Mickey Leland College Preparatory Academy for Young Men (MLCPA), originally Young Men's College Preparatory Academy at E. O. Smith (YMCPA), is a university preparatory secondary school for boys in the Fifth Ward, Houston, Texas. It is a part of the Houston Independent School District. It is named after Mickey Leland.

The school opened in August, 2011 for the 6th and 9th grades, and would gradually become a middle and high school. It first opened in the E.O. Smith Education Center campus in the Fifth Ward. The district modeled the school off of the Chicago Urban Prep Academy in Chicago. The school has admission requirements. It later moved to the former Crawford Elementary School, in both the Fifth Ward and in Northside.
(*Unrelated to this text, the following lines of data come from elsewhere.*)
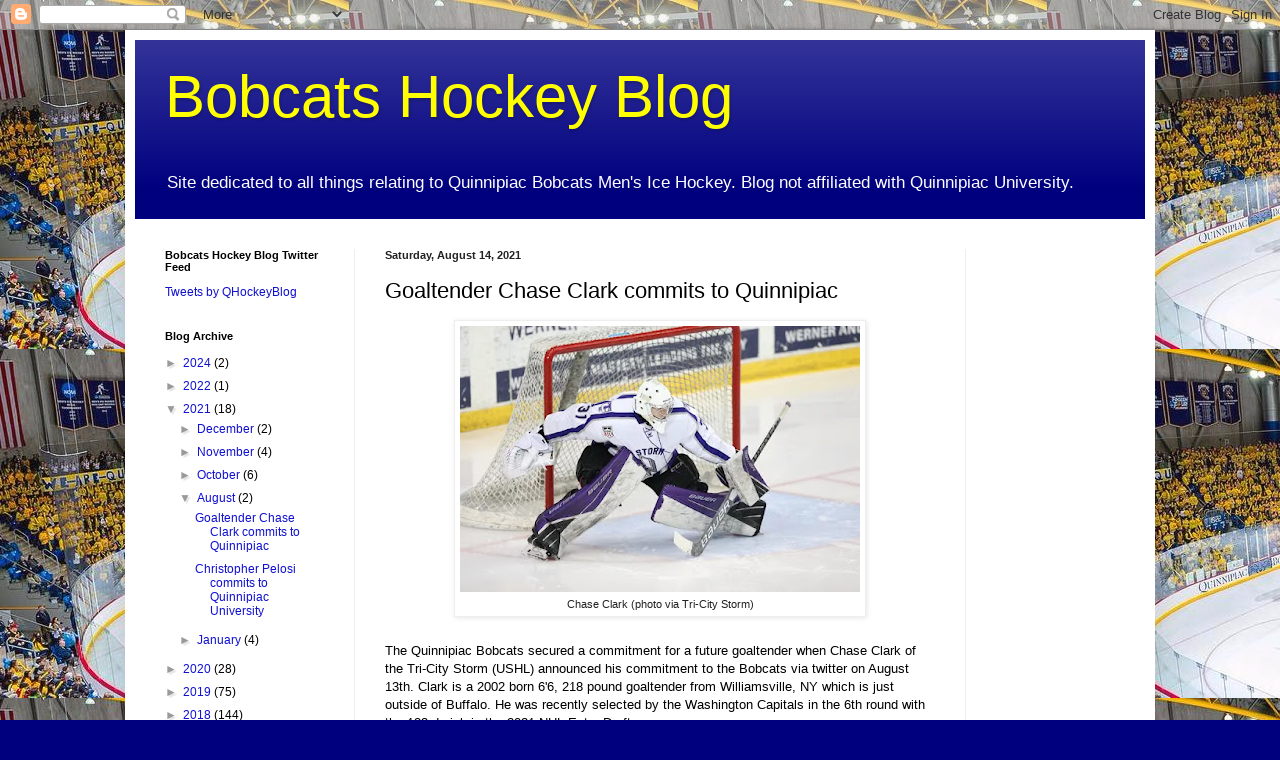

--- FILE ---
content_type: text/html; charset=utf-8
request_url: https://www.google.com/recaptcha/api2/aframe
body_size: 267
content:
<!DOCTYPE HTML><html><head><meta http-equiv="content-type" content="text/html; charset=UTF-8"></head><body><script nonce="ZPqcvmVlFf7LTKfitxkJsA">/** Anti-fraud and anti-abuse applications only. See google.com/recaptcha */ try{var clients={'sodar':'https://pagead2.googlesyndication.com/pagead/sodar?'};window.addEventListener("message",function(a){try{if(a.source===window.parent){var b=JSON.parse(a.data);var c=clients[b['id']];if(c){var d=document.createElement('img');d.src=c+b['params']+'&rc='+(localStorage.getItem("rc::a")?sessionStorage.getItem("rc::b"):"");window.document.body.appendChild(d);sessionStorage.setItem("rc::e",parseInt(sessionStorage.getItem("rc::e")||0)+1);localStorage.setItem("rc::h",'1769005941903');}}}catch(b){}});window.parent.postMessage("_grecaptcha_ready", "*");}catch(b){}</script></body></html>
Some Fifth Ward community members expressed disappointment that the previous E.O. Smith students would be displaced by the opening of the new magnet school.

The HISD board approved the renaming of the school to Leland College Preparatory Academy in 2014.

HISD built the permanent Leland school on the site of the former Carter Career Center, which once served as Wheatley High School and E.O. Smith. The new building used a similar architectural style to the original. A grand opening ceremony was held in 2017.

Effective 2026, Fleming and McReynolds middle schools were scheduled to move onto the property of Leland Middle and merge into a comprehensive middle school, Fleming-McReynolds Middle School, that shares the property with the boys' school.